- [What the task requires]: Transcribe the listing below word for word, leaving out the pictures.
------ Task material
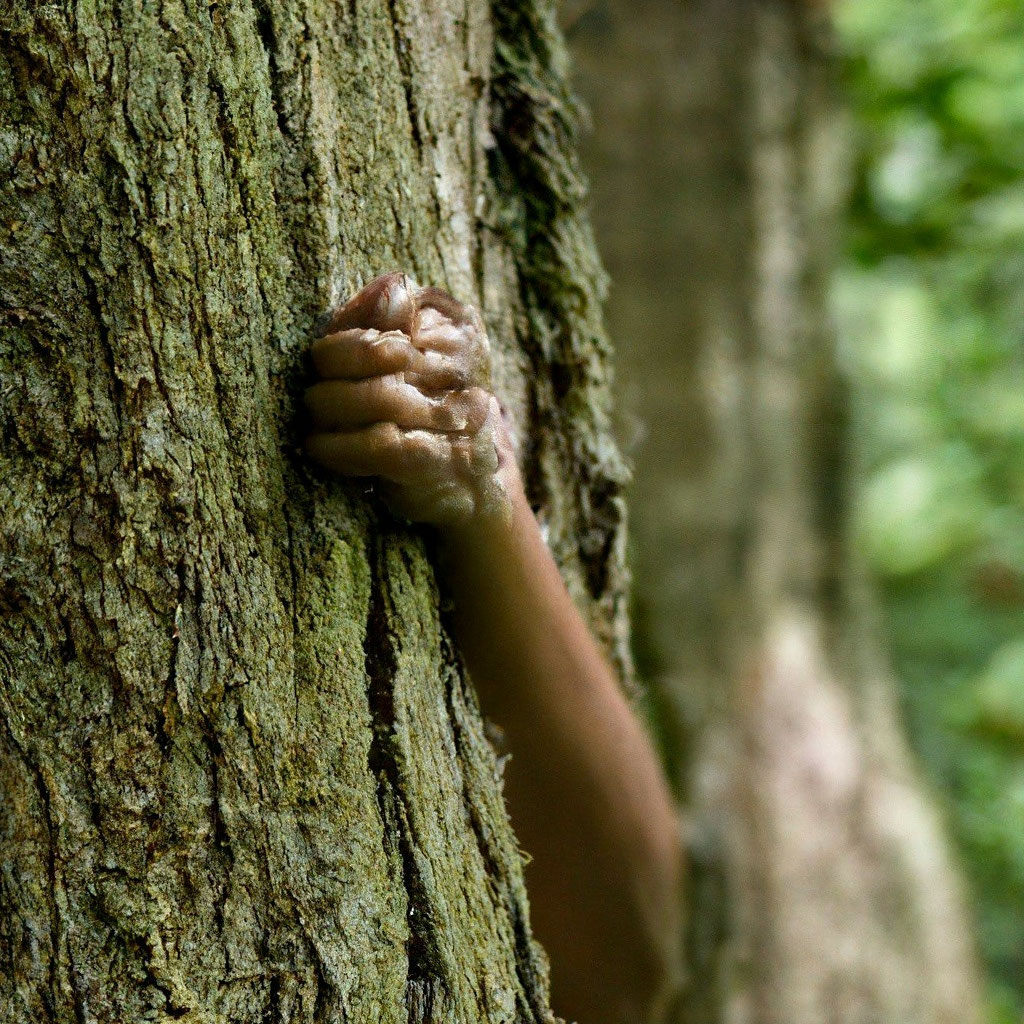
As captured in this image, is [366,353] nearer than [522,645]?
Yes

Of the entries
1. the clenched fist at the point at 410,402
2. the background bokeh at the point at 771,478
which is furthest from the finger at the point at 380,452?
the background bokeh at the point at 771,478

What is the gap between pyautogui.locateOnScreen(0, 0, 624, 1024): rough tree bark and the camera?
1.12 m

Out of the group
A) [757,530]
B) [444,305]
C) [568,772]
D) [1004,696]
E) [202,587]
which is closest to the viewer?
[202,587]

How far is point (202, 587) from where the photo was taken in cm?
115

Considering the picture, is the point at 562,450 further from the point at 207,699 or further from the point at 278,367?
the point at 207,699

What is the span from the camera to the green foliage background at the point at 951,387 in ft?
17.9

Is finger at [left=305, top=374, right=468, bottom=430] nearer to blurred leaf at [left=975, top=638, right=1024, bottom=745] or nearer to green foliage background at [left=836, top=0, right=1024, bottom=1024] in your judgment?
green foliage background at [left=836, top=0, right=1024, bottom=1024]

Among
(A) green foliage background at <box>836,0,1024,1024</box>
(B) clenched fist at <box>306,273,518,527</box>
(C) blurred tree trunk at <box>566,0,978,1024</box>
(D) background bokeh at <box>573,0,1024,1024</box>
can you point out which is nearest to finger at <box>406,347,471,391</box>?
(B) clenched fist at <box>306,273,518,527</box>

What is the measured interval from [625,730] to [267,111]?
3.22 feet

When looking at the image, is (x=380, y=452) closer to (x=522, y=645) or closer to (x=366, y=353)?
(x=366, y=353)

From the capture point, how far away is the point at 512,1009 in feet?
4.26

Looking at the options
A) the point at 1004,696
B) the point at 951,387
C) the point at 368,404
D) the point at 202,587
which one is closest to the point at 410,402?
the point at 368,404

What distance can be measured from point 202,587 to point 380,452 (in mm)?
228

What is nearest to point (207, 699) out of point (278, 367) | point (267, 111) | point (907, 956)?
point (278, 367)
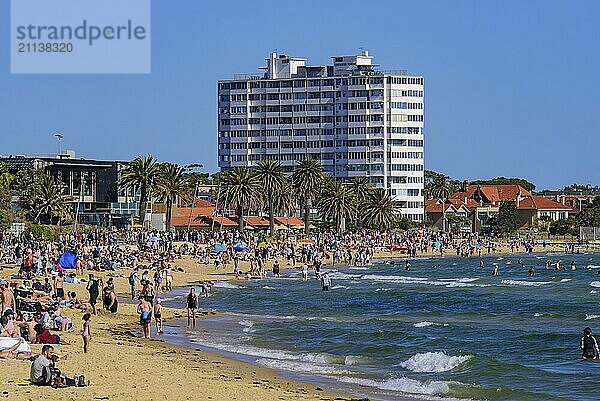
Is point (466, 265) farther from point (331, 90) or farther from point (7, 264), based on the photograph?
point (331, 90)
------------
- [Result]:
As captured in this image, is [366,353] nearer than [522,645]?
Yes

Of the entries
1. the clenched fist at the point at 410,402
2. the background bokeh at the point at 771,478
which is furthest from the finger at the point at 380,452?
the background bokeh at the point at 771,478

What is the gap between pyautogui.locateOnScreen(0, 0, 624, 1024): rough tree bark and the camera?
1.12 m

Out of the group
A) [757,530]
B) [444,305]
C) [568,772]
D) [1004,696]
E) [202,587]
which is closest to the viewer?
[202,587]

How far is point (202, 587) from where the photo was taken in cm?
115

Considering the picture, is the point at 562,450 further from the point at 207,699 or further from the point at 278,367?
the point at 207,699

What is the span from the camera to the green foliage background at the point at 951,387 in ft?
17.9

Is finger at [left=305, top=374, right=468, bottom=430] nearer to blurred leaf at [left=975, top=638, right=1024, bottom=745] or nearer to green foliage background at [left=836, top=0, right=1024, bottom=1024] in your judgment?
green foliage background at [left=836, top=0, right=1024, bottom=1024]

Among
(A) green foliage background at <box>836,0,1024,1024</box>
(B) clenched fist at <box>306,273,518,527</box>
(C) blurred tree trunk at <box>566,0,978,1024</box>
(D) background bokeh at <box>573,0,1024,1024</box>
can you point out which is nearest to finger at <box>406,347,471,391</box>?
(B) clenched fist at <box>306,273,518,527</box>

What is the measured interval from [625,730] to [267,111]?
3.22 feet

When looking at the image, is (x=380, y=452) closer to (x=522, y=645) or closer to (x=366, y=353)?
(x=366, y=353)

From the capture point, how far away is the point at 512,1009 in feet?
4.26

Looking at the options
A) the point at 1004,696
B) the point at 951,387
C) the point at 368,404
D) the point at 202,587
which one is closest to the point at 410,402?
the point at 368,404

What distance can be measured from point 202,587 to point 380,452 (in mm)?
228

What is nearest to point (207, 699) out of point (278, 367) | point (267, 111) | point (907, 956)?
point (278, 367)
Is point (466, 265) farther from point (331, 90) or farther from point (7, 264), based on the photograph?
point (331, 90)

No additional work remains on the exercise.